The teenager looked in the direction of
Groult's house, where a glimmer of light was still seeping through the shutters.
Louis' idea of a police investigation probably bore little resemblance to
Maigret's methods in this one. He was a little disillusioned, although he
didn't dare show it.

‘What did he say when you went
in?'

‘Cadaver? Nothing … No, he
didn't say anything … Besides, it's not important …'

The inspector was far away, somewhere out of
time as it were, and he answered his young companion half-heartedly, without really
knowing what he was asking him.

At the Police Judiciaire they often used to
joke about the Maigret that emerged at moments like this. He knew they talked about it
behind his back too.

This Maigret seemed to
swell out of all recognition, to become dense and heavy as if he were dead to the world
or blind and dumb. A stranger or novice might easily mistake him for a sleepy, lumbering
idiot.

‘So, you're concentrating all
your thoughts on the case, are you?' someone who fancied himself an expert in
psychology had once asked him.

And he had replied with comic sincerity,
‘I never think.'

It was almost true. He wasn't thinking
now, for example, as he stood in the cold, wet street. He wasn't pursuing any
particular idea. If anything, he was like a sponge.

The expression was Sergeant Lucas',
who had worked on so many cases with him and knew him better than anyone.

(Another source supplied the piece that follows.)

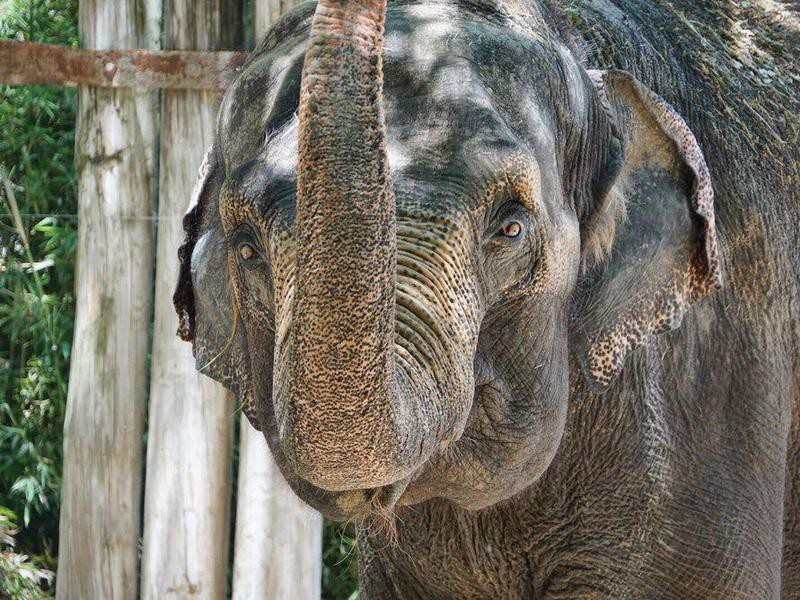 Elephant at the Fort Worth Zoo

‘There's a moment in every
investigation,' Lucas would relate, ‘when the boss suddenly swells up like a
sponge. It looks like he's filling up.'

Filling up with what, though? In his case,
for instance, he was absorbing the fog and the darkness. He was no longer standing in
the middle of just any old village. He wasn't just any old person who had ended up
in those surroundings by chance.

Now he was almost like God the Father. He
knew this village as if he had always lived there, or better still, as if he had created
it. All the life going on in these small low houses hidden in the dark was familiar to
him. He could see the men and women turning over in their warm, fusty beds and follow
the thread of their dreams. A little light showed him a baby who was being given a warm
bottle by its half-asleep mother. He felt the shooting pains of
the
invalid in the house on the corner. He foresaw the moment when the sleepwalking grocer
would wake with a start.

He was in the café, sitting at its
brown polished tables as the men shuffled their greasy cards and counted their red and
yellow chips.

He was in Geneviève's room,
suffering the torments of a lover's wounded pride with her. For that was what
troubled her, the blows her pride had suffered. She had just endured what must have been
the most painful day of her life, and who knew if she wasn't waiting for Maigret
to come back so she could slip into his room again?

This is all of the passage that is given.